- Exercise description: Please write out the whole listing that follows exactly; the pictures stay out.
————————
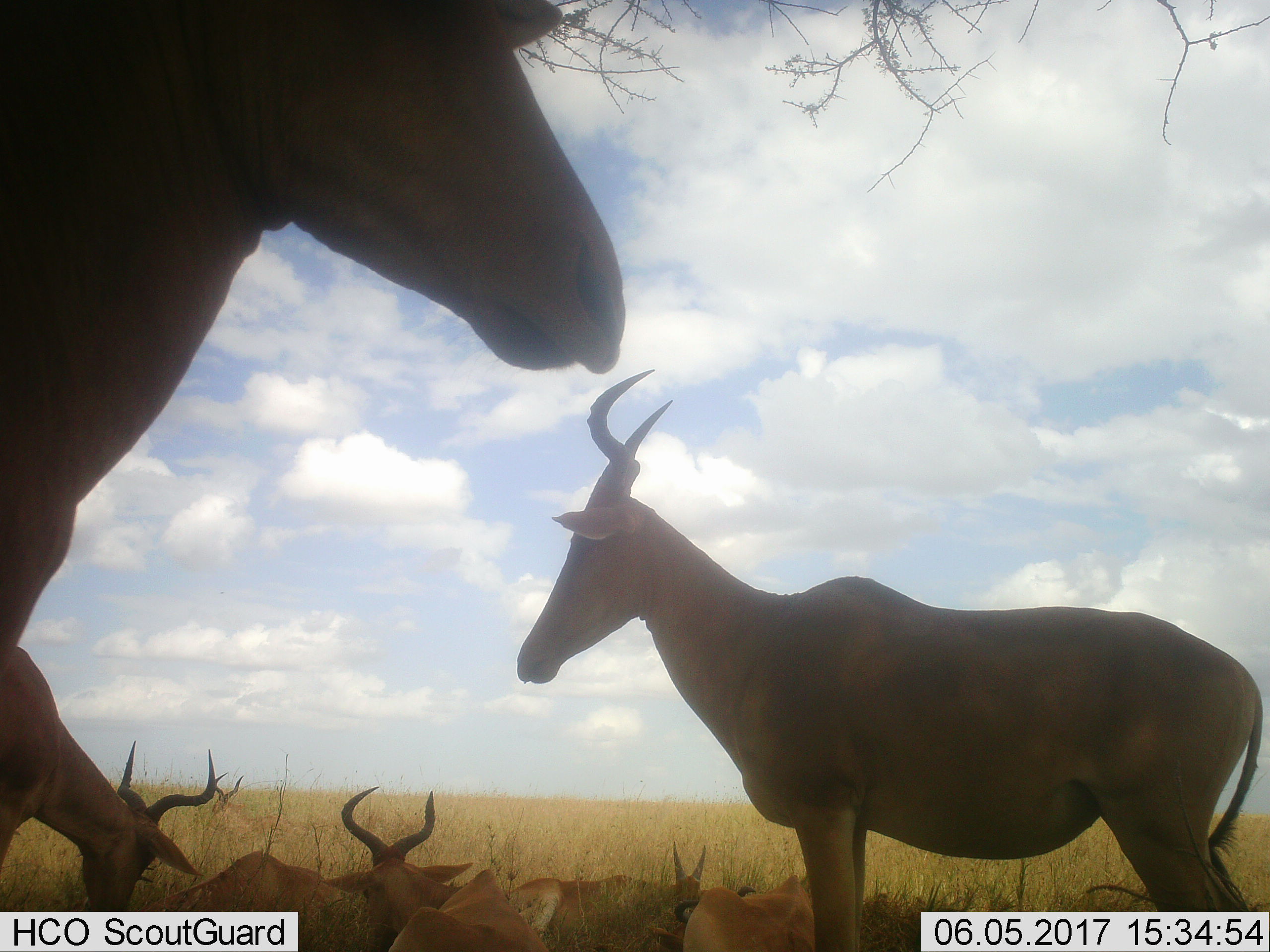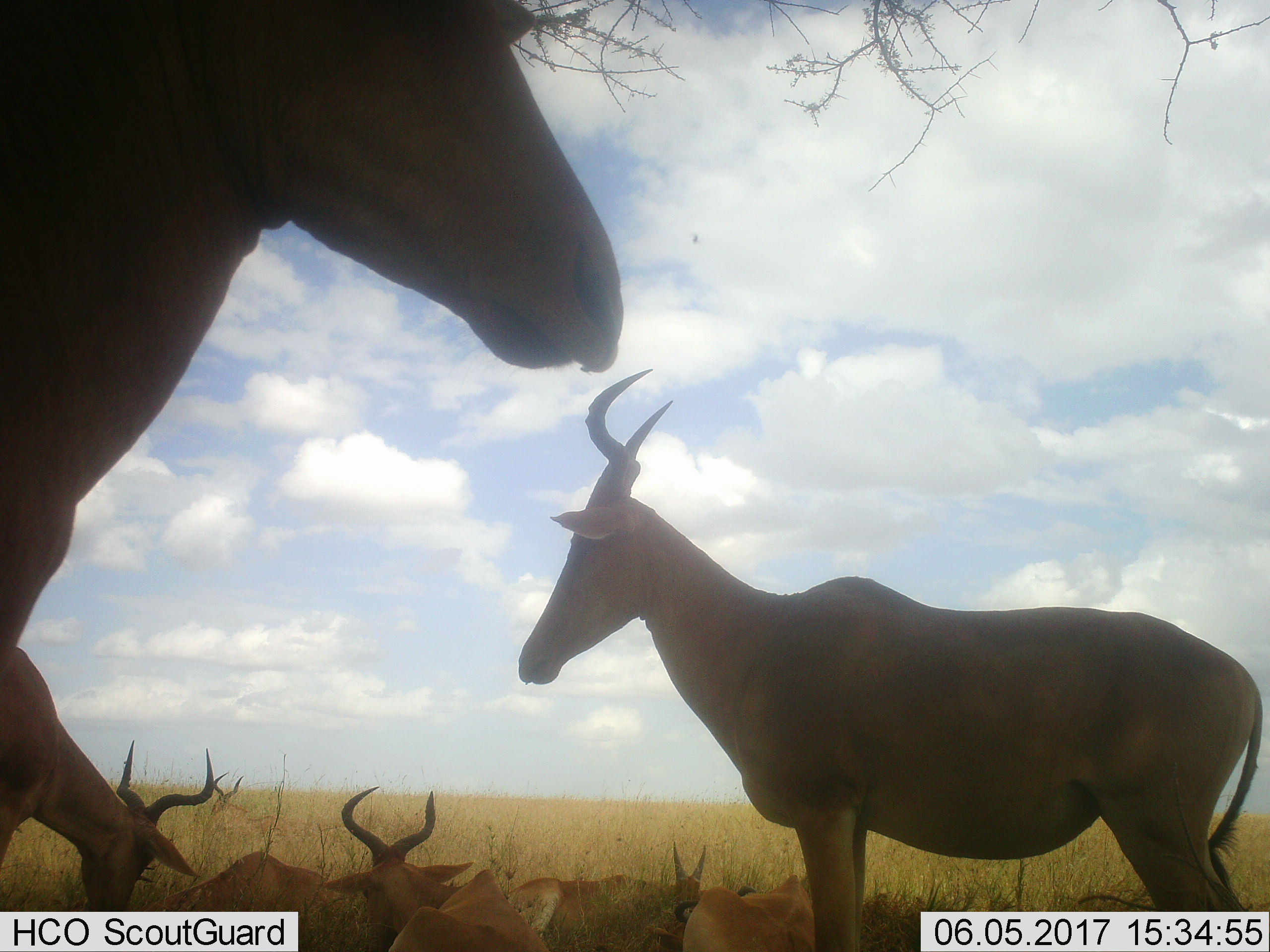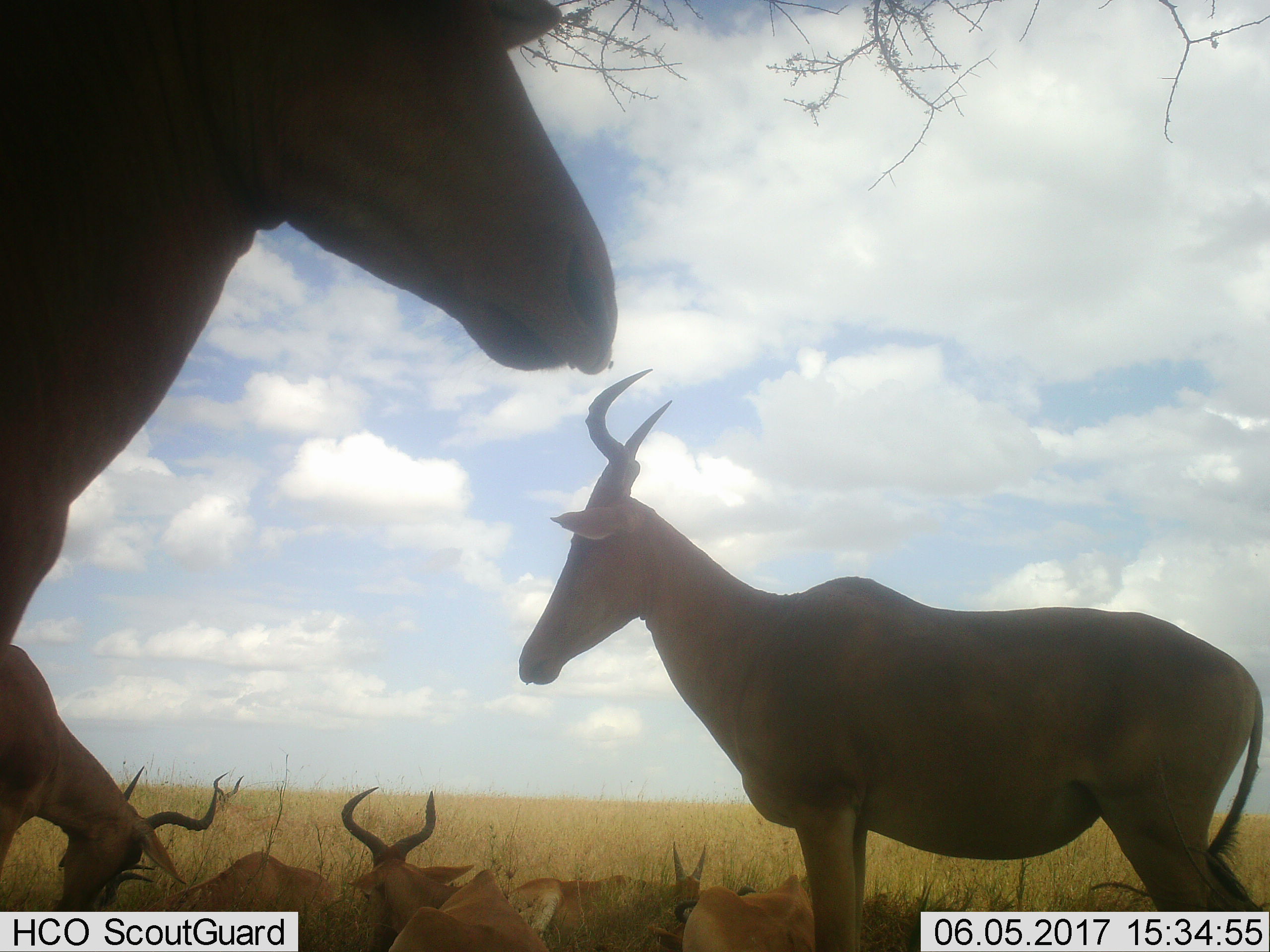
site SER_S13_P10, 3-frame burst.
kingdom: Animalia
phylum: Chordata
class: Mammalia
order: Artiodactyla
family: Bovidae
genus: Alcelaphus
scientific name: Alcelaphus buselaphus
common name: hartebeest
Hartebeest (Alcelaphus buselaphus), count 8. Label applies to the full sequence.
————————
- Answer space:
site SER_S13_P10, 3-frame burst.
kingdom: Animalia
phylum: Chordata
class: Mammalia
order: Artiodactyla
family: Bovidae
genus: Alcelaphus
scientific name: Alcelaphus buselaphus
common name: hartebeest
Hartebeest (Alcelaphus buselaphus), count 8. Label applies to the full sequence.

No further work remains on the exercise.